Pose Detection was identified by movenet-thunder model which is lighter and achieves a realtime detection. Classification of poses was done on a custom layered Neural Network.

A TensorFlow-lite model is also created using quantization and pruning, achieving similar accuracy with just a fraction of the original model size (26KB). This can be used in IoT devices like Raspberry Pi / Arduino for detection.

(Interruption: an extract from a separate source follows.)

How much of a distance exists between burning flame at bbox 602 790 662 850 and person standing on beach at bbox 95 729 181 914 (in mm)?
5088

It can classify between four poses :

  • front - To stop vehicles coming from front
  • behind - To stop vehicles coming from behind
  • frandbk - To stop vehicles simultaneously from front and behind
  • close - Warning signal closing all vehicles.

Libraries Used

  • TensorFlow - Used for model training and inference
  • Numpy - Used for array manipulation
  • OpenCV - Used for image preprocessing and display
  • Tensorflow-lite - Used for model deployment on edge devices
  • Docker - Used for model deployment on DockerHub

Run Locally

Run on system

Clone the project

  git clone https://github.com/Cyber-Machine/TrafficSense

Go to the project directory

  cd TrafficSense

Install libraries

  pip install -r requirements.txt

Run python file

  python detect.py

Run via Docker

In order to run this model through docker allow X server connection to access display.

Pull image from dockerhub

docker pull cybermachine/trafficsense

On Terminal run

# Allow X server connection
xhost +local:*

And now run the app on docker

 docker run --rm -it --device /dev/video0 -e "DISPLAY=$DISPLAY" -v /tmp/.X11-unix/:/tmp/.X11-unix/ cybermachine/trafficsense:latest

Press ESC to close the screen.

Also revoke access to X server connection after use.

# Disallow X server connection
xhost -local:*

Run Remotely

In order to run this model on remotely, upload TrafficSense_Colab.ipynb to Google Colab and run all the cells.

Output is generated as output.mp4 inside TrafficSense folder in colab.